Introducción
Una ingeniosa historia de fantasmas de Charles Dickens que, con su característico humor, da la vuelta a las convenciones del género. El narrador, un caballero escéptico, alquila una vieja y solitaria casa de campo que arrastra fama de estar encantada: sus antiguos habitantes la han abandonado por los supuestos ruidos y apariciones. Pero él la conoce, precisamente, sin ninguno de los tópicos del terror: «ni bajo ninguna de las circunstancias espectrales acreditadas ni rodeado de ninguno de los ambientes fantasmales convencionales».
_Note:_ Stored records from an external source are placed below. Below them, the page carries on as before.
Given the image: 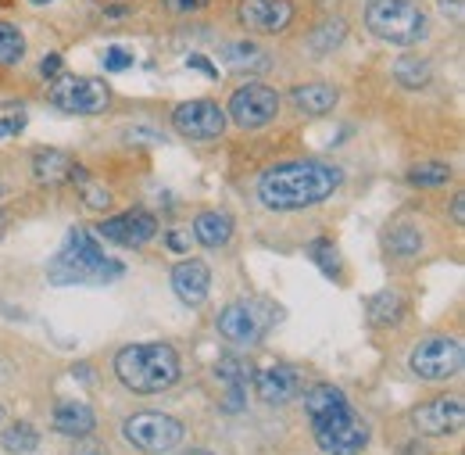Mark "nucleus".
I'll list each match as a JSON object with an SVG mask.
<instances>
[{
	"label": "nucleus",
	"mask_w": 465,
	"mask_h": 455,
	"mask_svg": "<svg viewBox=\"0 0 465 455\" xmlns=\"http://www.w3.org/2000/svg\"><path fill=\"white\" fill-rule=\"evenodd\" d=\"M344 183V172L326 162H287L258 179V201L269 212H301L333 197Z\"/></svg>",
	"instance_id": "obj_1"
},
{
	"label": "nucleus",
	"mask_w": 465,
	"mask_h": 455,
	"mask_svg": "<svg viewBox=\"0 0 465 455\" xmlns=\"http://www.w3.org/2000/svg\"><path fill=\"white\" fill-rule=\"evenodd\" d=\"M304 412L312 420L315 441L326 455H361L369 445V427L333 384H315L304 391Z\"/></svg>",
	"instance_id": "obj_2"
},
{
	"label": "nucleus",
	"mask_w": 465,
	"mask_h": 455,
	"mask_svg": "<svg viewBox=\"0 0 465 455\" xmlns=\"http://www.w3.org/2000/svg\"><path fill=\"white\" fill-rule=\"evenodd\" d=\"M115 377L136 395L169 391L179 380V355L169 344H125L115 355Z\"/></svg>",
	"instance_id": "obj_3"
},
{
	"label": "nucleus",
	"mask_w": 465,
	"mask_h": 455,
	"mask_svg": "<svg viewBox=\"0 0 465 455\" xmlns=\"http://www.w3.org/2000/svg\"><path fill=\"white\" fill-rule=\"evenodd\" d=\"M51 284H104L122 277L115 258H104V248L90 229H68V240L47 269Z\"/></svg>",
	"instance_id": "obj_4"
},
{
	"label": "nucleus",
	"mask_w": 465,
	"mask_h": 455,
	"mask_svg": "<svg viewBox=\"0 0 465 455\" xmlns=\"http://www.w3.org/2000/svg\"><path fill=\"white\" fill-rule=\"evenodd\" d=\"M365 25L376 40L394 47H415L430 36V18L415 0H369Z\"/></svg>",
	"instance_id": "obj_5"
},
{
	"label": "nucleus",
	"mask_w": 465,
	"mask_h": 455,
	"mask_svg": "<svg viewBox=\"0 0 465 455\" xmlns=\"http://www.w3.org/2000/svg\"><path fill=\"white\" fill-rule=\"evenodd\" d=\"M183 434H186V427L175 416H165V412H136L122 423V438L147 455L173 452L183 441Z\"/></svg>",
	"instance_id": "obj_6"
},
{
	"label": "nucleus",
	"mask_w": 465,
	"mask_h": 455,
	"mask_svg": "<svg viewBox=\"0 0 465 455\" xmlns=\"http://www.w3.org/2000/svg\"><path fill=\"white\" fill-rule=\"evenodd\" d=\"M51 105L68 115H101L112 105V90L90 76H58L51 83Z\"/></svg>",
	"instance_id": "obj_7"
},
{
	"label": "nucleus",
	"mask_w": 465,
	"mask_h": 455,
	"mask_svg": "<svg viewBox=\"0 0 465 455\" xmlns=\"http://www.w3.org/2000/svg\"><path fill=\"white\" fill-rule=\"evenodd\" d=\"M408 369L419 380H448L462 369V344L455 338H426L411 348Z\"/></svg>",
	"instance_id": "obj_8"
},
{
	"label": "nucleus",
	"mask_w": 465,
	"mask_h": 455,
	"mask_svg": "<svg viewBox=\"0 0 465 455\" xmlns=\"http://www.w3.org/2000/svg\"><path fill=\"white\" fill-rule=\"evenodd\" d=\"M276 115H280V94L269 83H243L240 90H232L226 118H232L243 129H262Z\"/></svg>",
	"instance_id": "obj_9"
},
{
	"label": "nucleus",
	"mask_w": 465,
	"mask_h": 455,
	"mask_svg": "<svg viewBox=\"0 0 465 455\" xmlns=\"http://www.w3.org/2000/svg\"><path fill=\"white\" fill-rule=\"evenodd\" d=\"M226 112L215 105V101H183L173 112V126L179 136L186 140H215L226 133Z\"/></svg>",
	"instance_id": "obj_10"
},
{
	"label": "nucleus",
	"mask_w": 465,
	"mask_h": 455,
	"mask_svg": "<svg viewBox=\"0 0 465 455\" xmlns=\"http://www.w3.org/2000/svg\"><path fill=\"white\" fill-rule=\"evenodd\" d=\"M219 334L232 344H254L269 327V308L258 301H232L219 312Z\"/></svg>",
	"instance_id": "obj_11"
},
{
	"label": "nucleus",
	"mask_w": 465,
	"mask_h": 455,
	"mask_svg": "<svg viewBox=\"0 0 465 455\" xmlns=\"http://www.w3.org/2000/svg\"><path fill=\"white\" fill-rule=\"evenodd\" d=\"M462 423H465L462 399H433L411 412V427H415L419 434H426V438H448V434H459Z\"/></svg>",
	"instance_id": "obj_12"
},
{
	"label": "nucleus",
	"mask_w": 465,
	"mask_h": 455,
	"mask_svg": "<svg viewBox=\"0 0 465 455\" xmlns=\"http://www.w3.org/2000/svg\"><path fill=\"white\" fill-rule=\"evenodd\" d=\"M293 18V4L287 0H240L236 22L247 33H283Z\"/></svg>",
	"instance_id": "obj_13"
},
{
	"label": "nucleus",
	"mask_w": 465,
	"mask_h": 455,
	"mask_svg": "<svg viewBox=\"0 0 465 455\" xmlns=\"http://www.w3.org/2000/svg\"><path fill=\"white\" fill-rule=\"evenodd\" d=\"M97 233L104 240H112V244H122V248H143L147 240H154L158 219L151 212L136 208V212H125V216H115V219H104L97 227Z\"/></svg>",
	"instance_id": "obj_14"
},
{
	"label": "nucleus",
	"mask_w": 465,
	"mask_h": 455,
	"mask_svg": "<svg viewBox=\"0 0 465 455\" xmlns=\"http://www.w3.org/2000/svg\"><path fill=\"white\" fill-rule=\"evenodd\" d=\"M173 290H175V298H179L183 305H190V308L204 305V298H208V290H212V269H208L204 262H197V258L179 262L173 269Z\"/></svg>",
	"instance_id": "obj_15"
},
{
	"label": "nucleus",
	"mask_w": 465,
	"mask_h": 455,
	"mask_svg": "<svg viewBox=\"0 0 465 455\" xmlns=\"http://www.w3.org/2000/svg\"><path fill=\"white\" fill-rule=\"evenodd\" d=\"M254 388H258V399L265 401V405H287V401L301 395L304 380H301V373L293 366H272V369L258 373Z\"/></svg>",
	"instance_id": "obj_16"
},
{
	"label": "nucleus",
	"mask_w": 465,
	"mask_h": 455,
	"mask_svg": "<svg viewBox=\"0 0 465 455\" xmlns=\"http://www.w3.org/2000/svg\"><path fill=\"white\" fill-rule=\"evenodd\" d=\"M291 101L301 115L319 118V115H330L337 108L341 94H337V86H330V83H301V86L291 90Z\"/></svg>",
	"instance_id": "obj_17"
},
{
	"label": "nucleus",
	"mask_w": 465,
	"mask_h": 455,
	"mask_svg": "<svg viewBox=\"0 0 465 455\" xmlns=\"http://www.w3.org/2000/svg\"><path fill=\"white\" fill-rule=\"evenodd\" d=\"M223 61H226V68L232 72H265L269 65H272V57L269 51L262 47V44H254V40H232V44H223Z\"/></svg>",
	"instance_id": "obj_18"
},
{
	"label": "nucleus",
	"mask_w": 465,
	"mask_h": 455,
	"mask_svg": "<svg viewBox=\"0 0 465 455\" xmlns=\"http://www.w3.org/2000/svg\"><path fill=\"white\" fill-rule=\"evenodd\" d=\"M94 427H97V420L86 401H61L54 409V430L64 438H86V434H94Z\"/></svg>",
	"instance_id": "obj_19"
},
{
	"label": "nucleus",
	"mask_w": 465,
	"mask_h": 455,
	"mask_svg": "<svg viewBox=\"0 0 465 455\" xmlns=\"http://www.w3.org/2000/svg\"><path fill=\"white\" fill-rule=\"evenodd\" d=\"M232 237V219L226 212H201L193 219V240L204 248H226Z\"/></svg>",
	"instance_id": "obj_20"
},
{
	"label": "nucleus",
	"mask_w": 465,
	"mask_h": 455,
	"mask_svg": "<svg viewBox=\"0 0 465 455\" xmlns=\"http://www.w3.org/2000/svg\"><path fill=\"white\" fill-rule=\"evenodd\" d=\"M72 169H75V162H72L64 151H51V147H47V151H40V155L33 158V176H36L40 183H47V187L68 179Z\"/></svg>",
	"instance_id": "obj_21"
},
{
	"label": "nucleus",
	"mask_w": 465,
	"mask_h": 455,
	"mask_svg": "<svg viewBox=\"0 0 465 455\" xmlns=\"http://www.w3.org/2000/svg\"><path fill=\"white\" fill-rule=\"evenodd\" d=\"M394 79L405 86V90H422L430 83V61L419 55H401L394 61Z\"/></svg>",
	"instance_id": "obj_22"
},
{
	"label": "nucleus",
	"mask_w": 465,
	"mask_h": 455,
	"mask_svg": "<svg viewBox=\"0 0 465 455\" xmlns=\"http://www.w3.org/2000/svg\"><path fill=\"white\" fill-rule=\"evenodd\" d=\"M344 40H348V25H344L341 18H326V22H322V25H315V33L308 36L312 51H319V55H333Z\"/></svg>",
	"instance_id": "obj_23"
},
{
	"label": "nucleus",
	"mask_w": 465,
	"mask_h": 455,
	"mask_svg": "<svg viewBox=\"0 0 465 455\" xmlns=\"http://www.w3.org/2000/svg\"><path fill=\"white\" fill-rule=\"evenodd\" d=\"M0 441H4V449L11 455H29V452H36L40 434H36L33 423H11V427L0 434Z\"/></svg>",
	"instance_id": "obj_24"
},
{
	"label": "nucleus",
	"mask_w": 465,
	"mask_h": 455,
	"mask_svg": "<svg viewBox=\"0 0 465 455\" xmlns=\"http://www.w3.org/2000/svg\"><path fill=\"white\" fill-rule=\"evenodd\" d=\"M25 57V36L15 22L0 18V65H18Z\"/></svg>",
	"instance_id": "obj_25"
},
{
	"label": "nucleus",
	"mask_w": 465,
	"mask_h": 455,
	"mask_svg": "<svg viewBox=\"0 0 465 455\" xmlns=\"http://www.w3.org/2000/svg\"><path fill=\"white\" fill-rule=\"evenodd\" d=\"M419 248H422V237H419V229L401 223V227L387 229V251L391 255H398V258H411V255H419Z\"/></svg>",
	"instance_id": "obj_26"
},
{
	"label": "nucleus",
	"mask_w": 465,
	"mask_h": 455,
	"mask_svg": "<svg viewBox=\"0 0 465 455\" xmlns=\"http://www.w3.org/2000/svg\"><path fill=\"white\" fill-rule=\"evenodd\" d=\"M68 179H72V183H79V194H83L86 208H97V212H101V208H108V205H112V194H108V190H104L101 183H94L86 169H79V166H75Z\"/></svg>",
	"instance_id": "obj_27"
},
{
	"label": "nucleus",
	"mask_w": 465,
	"mask_h": 455,
	"mask_svg": "<svg viewBox=\"0 0 465 455\" xmlns=\"http://www.w3.org/2000/svg\"><path fill=\"white\" fill-rule=\"evenodd\" d=\"M448 179H451V166L444 162H419L408 169V183L415 187H448Z\"/></svg>",
	"instance_id": "obj_28"
},
{
	"label": "nucleus",
	"mask_w": 465,
	"mask_h": 455,
	"mask_svg": "<svg viewBox=\"0 0 465 455\" xmlns=\"http://www.w3.org/2000/svg\"><path fill=\"white\" fill-rule=\"evenodd\" d=\"M401 312H405V301L394 294V290H383L380 298H372V305H369V316H372V323H398L401 319Z\"/></svg>",
	"instance_id": "obj_29"
},
{
	"label": "nucleus",
	"mask_w": 465,
	"mask_h": 455,
	"mask_svg": "<svg viewBox=\"0 0 465 455\" xmlns=\"http://www.w3.org/2000/svg\"><path fill=\"white\" fill-rule=\"evenodd\" d=\"M312 258H315L319 269L330 273V277L341 269V255H337V248H333L330 240H315V244H312Z\"/></svg>",
	"instance_id": "obj_30"
},
{
	"label": "nucleus",
	"mask_w": 465,
	"mask_h": 455,
	"mask_svg": "<svg viewBox=\"0 0 465 455\" xmlns=\"http://www.w3.org/2000/svg\"><path fill=\"white\" fill-rule=\"evenodd\" d=\"M101 61H104V68H108V72H125V68H129L136 57H133V51H129V47H108Z\"/></svg>",
	"instance_id": "obj_31"
},
{
	"label": "nucleus",
	"mask_w": 465,
	"mask_h": 455,
	"mask_svg": "<svg viewBox=\"0 0 465 455\" xmlns=\"http://www.w3.org/2000/svg\"><path fill=\"white\" fill-rule=\"evenodd\" d=\"M212 0H165V7L173 11V15H197V11H204Z\"/></svg>",
	"instance_id": "obj_32"
},
{
	"label": "nucleus",
	"mask_w": 465,
	"mask_h": 455,
	"mask_svg": "<svg viewBox=\"0 0 465 455\" xmlns=\"http://www.w3.org/2000/svg\"><path fill=\"white\" fill-rule=\"evenodd\" d=\"M72 455H108V449L86 434V438H75V449H72Z\"/></svg>",
	"instance_id": "obj_33"
},
{
	"label": "nucleus",
	"mask_w": 465,
	"mask_h": 455,
	"mask_svg": "<svg viewBox=\"0 0 465 455\" xmlns=\"http://www.w3.org/2000/svg\"><path fill=\"white\" fill-rule=\"evenodd\" d=\"M165 244H169V251L183 255V251H190V233H183V229H169V233H165Z\"/></svg>",
	"instance_id": "obj_34"
},
{
	"label": "nucleus",
	"mask_w": 465,
	"mask_h": 455,
	"mask_svg": "<svg viewBox=\"0 0 465 455\" xmlns=\"http://www.w3.org/2000/svg\"><path fill=\"white\" fill-rule=\"evenodd\" d=\"M125 140H133V144H140V140H143V144H151V147H162V144H165V136H162V133H147V129H129V133H125Z\"/></svg>",
	"instance_id": "obj_35"
},
{
	"label": "nucleus",
	"mask_w": 465,
	"mask_h": 455,
	"mask_svg": "<svg viewBox=\"0 0 465 455\" xmlns=\"http://www.w3.org/2000/svg\"><path fill=\"white\" fill-rule=\"evenodd\" d=\"M25 129V115H7V118H0V136H15V133H22Z\"/></svg>",
	"instance_id": "obj_36"
},
{
	"label": "nucleus",
	"mask_w": 465,
	"mask_h": 455,
	"mask_svg": "<svg viewBox=\"0 0 465 455\" xmlns=\"http://www.w3.org/2000/svg\"><path fill=\"white\" fill-rule=\"evenodd\" d=\"M61 68H64V57L61 55H47L40 61V76H47V79H58Z\"/></svg>",
	"instance_id": "obj_37"
},
{
	"label": "nucleus",
	"mask_w": 465,
	"mask_h": 455,
	"mask_svg": "<svg viewBox=\"0 0 465 455\" xmlns=\"http://www.w3.org/2000/svg\"><path fill=\"white\" fill-rule=\"evenodd\" d=\"M125 15H133V4H125V0H115L104 7V18H125Z\"/></svg>",
	"instance_id": "obj_38"
},
{
	"label": "nucleus",
	"mask_w": 465,
	"mask_h": 455,
	"mask_svg": "<svg viewBox=\"0 0 465 455\" xmlns=\"http://www.w3.org/2000/svg\"><path fill=\"white\" fill-rule=\"evenodd\" d=\"M190 68H197V72H204V76H212V79L219 76V68H212V65H208V57H201V55L190 57Z\"/></svg>",
	"instance_id": "obj_39"
},
{
	"label": "nucleus",
	"mask_w": 465,
	"mask_h": 455,
	"mask_svg": "<svg viewBox=\"0 0 465 455\" xmlns=\"http://www.w3.org/2000/svg\"><path fill=\"white\" fill-rule=\"evenodd\" d=\"M440 11L451 15L455 22H462V0H440Z\"/></svg>",
	"instance_id": "obj_40"
},
{
	"label": "nucleus",
	"mask_w": 465,
	"mask_h": 455,
	"mask_svg": "<svg viewBox=\"0 0 465 455\" xmlns=\"http://www.w3.org/2000/svg\"><path fill=\"white\" fill-rule=\"evenodd\" d=\"M462 205H465V197L459 194V197H455V205H451V216H455V223H462V216H465Z\"/></svg>",
	"instance_id": "obj_41"
},
{
	"label": "nucleus",
	"mask_w": 465,
	"mask_h": 455,
	"mask_svg": "<svg viewBox=\"0 0 465 455\" xmlns=\"http://www.w3.org/2000/svg\"><path fill=\"white\" fill-rule=\"evenodd\" d=\"M401 455H430V452H426L419 441H411V445H405V449H401Z\"/></svg>",
	"instance_id": "obj_42"
},
{
	"label": "nucleus",
	"mask_w": 465,
	"mask_h": 455,
	"mask_svg": "<svg viewBox=\"0 0 465 455\" xmlns=\"http://www.w3.org/2000/svg\"><path fill=\"white\" fill-rule=\"evenodd\" d=\"M4 229H7V216H0V233H4Z\"/></svg>",
	"instance_id": "obj_43"
},
{
	"label": "nucleus",
	"mask_w": 465,
	"mask_h": 455,
	"mask_svg": "<svg viewBox=\"0 0 465 455\" xmlns=\"http://www.w3.org/2000/svg\"><path fill=\"white\" fill-rule=\"evenodd\" d=\"M29 4H36V7H44V4H51V0H29Z\"/></svg>",
	"instance_id": "obj_44"
},
{
	"label": "nucleus",
	"mask_w": 465,
	"mask_h": 455,
	"mask_svg": "<svg viewBox=\"0 0 465 455\" xmlns=\"http://www.w3.org/2000/svg\"><path fill=\"white\" fill-rule=\"evenodd\" d=\"M186 455H212V452H186Z\"/></svg>",
	"instance_id": "obj_45"
},
{
	"label": "nucleus",
	"mask_w": 465,
	"mask_h": 455,
	"mask_svg": "<svg viewBox=\"0 0 465 455\" xmlns=\"http://www.w3.org/2000/svg\"><path fill=\"white\" fill-rule=\"evenodd\" d=\"M0 423H4V405H0Z\"/></svg>",
	"instance_id": "obj_46"
}]
</instances>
Decidido a desentrañar el misterio, el narrador se instala en la casa con un grupo de amigos, repartiéndose las habitaciones para investigar juntos los fenómenos. Pronto descubre que muchos de los «espantos» tienen explicaciones de lo más humanas y prosaicas —criados asustadizos, corrientes de aire, imaginaciones— y aprovecha para satirizar con gracia la moda del espiritismo, tan en boga en su época, con episodios como el del «espíritu de Sócrates» que se comunica de noche.
Pero la verdadera sustancia del relato no son los fantasmas, sino los «fantasmas» interiores: cada huésped cuenta la historia asociada a su habitación, evocando los recuerdos, amores y pesares que de verdad nos habitan. Con su mezcla de humor, ternura y reflexión, «La casa encantada» convierte el cuento de miedo navideño en una emotiva meditación sobre la memoria y el corazón humano.